Exporting a Postgres Schema to Parquet on S3 with LakeXpress
LakeXpress exports database tables to Parquet files, uploads them to cloud storage, and can publish them to data lakes.
In this post, I'll walk through a minimal LakeXpress workflow: create a sync configuration, then run it. By the end, a full Postgres schema will be exported as Parquet files on S3 (no data lake publishing in this post).

Prerequisites
- The LakeXpress binary (Linux in this example)
- The FastBCP binary, used internally by LakeXpress for parallel table extraction
- A logging/orchestration database (SQL Server, Postgres, MySQL, SQLite or DuckDB. This example uses a local SQL Server instance)
- A running Postgres database containing the TPC-H dataset in a schema named
tpch_1(scale factor 1) - An S3 bucket and an AWS CLI profile configured
- A credentials file (
ds_credentials.json) -- more on this below
The credentials file
LakeXpress reads connection details from a single JSON file. Each entry is identified by a key that you reference later on the command line.
{
"ds_pg_01": {
"ds_type": "postgres",
"auth_mode": "classic",
"info": {
"username": "$env{PG_USER}",
"password": "$env{PG_PASSWORD}",
"server": "localhost",
"port": 5432,
"database": "tpch"
}
},
"log_db_ms": {
"ds_type": "mssql",
"auth_mode": "classic",
"info": {
"username": "$env{LOG_DB_USER}",
"password": "$env{LOG_DB_PASSWORD}",
"server": "localhost",
"port": 1433,
"database": "lakexpress"
}
},
"aws_s3_01": {
"ds_type": "s3",
"auth_mode": "profile",
"info": {
"directory": "s3://mybucket/myproject/",
"profile": "lakexpress"
}
}
}
Three entries:
ds_pg_01-- the source Postgres database (TPC-H data lives here)log_db_ms-- the logging and orchestration database (SQL Server here, but Postgres also works)aws_s3_01-- the S3 target, configured with an AWS CLI profile name and a base directory
Sensitive values like usernames and passwords can be given as environment variable with the $env{VARIABLE_NAME} syntax.
The log database persists sync configurations, run history, job statuses, file manifests, and table-level metrics. Because state is tracked per table, runs are resumable -- if an export is interrupted, LakeXpress picks up where it left off without re-exporting completed tables. The stored history also makes runs auditable: you can query past runs to see timings, row counts, and any errors.
The source data
The tpch_1 schema contains the eight standard TPC-H tables. A quick check with INFORMATION_SCHEMA:
SELECT table_name
FROM INFORMATION_SCHEMA."tables"

[Rows from a spatial reasoning dataset]
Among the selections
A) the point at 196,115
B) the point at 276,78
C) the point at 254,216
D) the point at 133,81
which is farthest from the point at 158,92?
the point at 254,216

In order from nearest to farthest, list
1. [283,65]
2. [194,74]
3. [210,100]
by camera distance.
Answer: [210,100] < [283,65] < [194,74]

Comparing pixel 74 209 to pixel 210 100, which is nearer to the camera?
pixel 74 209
---
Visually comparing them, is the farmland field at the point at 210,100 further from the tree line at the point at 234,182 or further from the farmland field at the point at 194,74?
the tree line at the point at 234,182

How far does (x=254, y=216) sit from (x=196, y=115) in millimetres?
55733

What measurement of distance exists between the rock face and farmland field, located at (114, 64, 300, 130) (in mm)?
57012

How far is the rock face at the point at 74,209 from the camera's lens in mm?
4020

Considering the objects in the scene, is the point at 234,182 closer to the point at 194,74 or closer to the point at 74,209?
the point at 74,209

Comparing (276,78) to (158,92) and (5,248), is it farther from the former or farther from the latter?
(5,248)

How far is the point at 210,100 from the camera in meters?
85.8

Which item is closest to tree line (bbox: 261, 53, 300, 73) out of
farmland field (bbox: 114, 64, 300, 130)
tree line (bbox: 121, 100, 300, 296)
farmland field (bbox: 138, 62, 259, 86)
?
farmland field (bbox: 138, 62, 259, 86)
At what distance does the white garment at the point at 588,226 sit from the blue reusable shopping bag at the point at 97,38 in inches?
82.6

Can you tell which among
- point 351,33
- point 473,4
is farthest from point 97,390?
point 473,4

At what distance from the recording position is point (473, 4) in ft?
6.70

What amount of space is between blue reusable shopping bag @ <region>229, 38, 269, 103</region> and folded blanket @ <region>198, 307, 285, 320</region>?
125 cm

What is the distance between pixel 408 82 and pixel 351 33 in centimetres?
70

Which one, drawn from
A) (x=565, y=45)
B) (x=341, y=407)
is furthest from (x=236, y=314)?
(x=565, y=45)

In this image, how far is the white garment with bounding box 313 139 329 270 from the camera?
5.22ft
==
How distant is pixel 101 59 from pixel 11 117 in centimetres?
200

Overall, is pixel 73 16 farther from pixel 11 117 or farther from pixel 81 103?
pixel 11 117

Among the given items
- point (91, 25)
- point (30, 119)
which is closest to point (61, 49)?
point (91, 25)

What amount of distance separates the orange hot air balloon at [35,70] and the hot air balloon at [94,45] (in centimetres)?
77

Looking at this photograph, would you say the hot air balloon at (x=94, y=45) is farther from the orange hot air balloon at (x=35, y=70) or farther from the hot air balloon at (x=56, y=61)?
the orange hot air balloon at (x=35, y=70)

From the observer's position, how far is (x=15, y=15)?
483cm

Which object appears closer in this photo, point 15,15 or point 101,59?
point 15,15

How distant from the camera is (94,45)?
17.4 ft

(Aim): Quote the post on exporting a Postgres schema with LakeXpress, starting at the words "- The FastBCP" and ending after "SQL Server instance)". None of the records are needed here.

(Worked answer):
- The FastBCP binary, used internally by LakeXpress for parallel table extraction
- A logging/orchestration database (SQL Server, Postgres, MySQL, SQLite or DuckDB. This example uses a local SQL Server instance)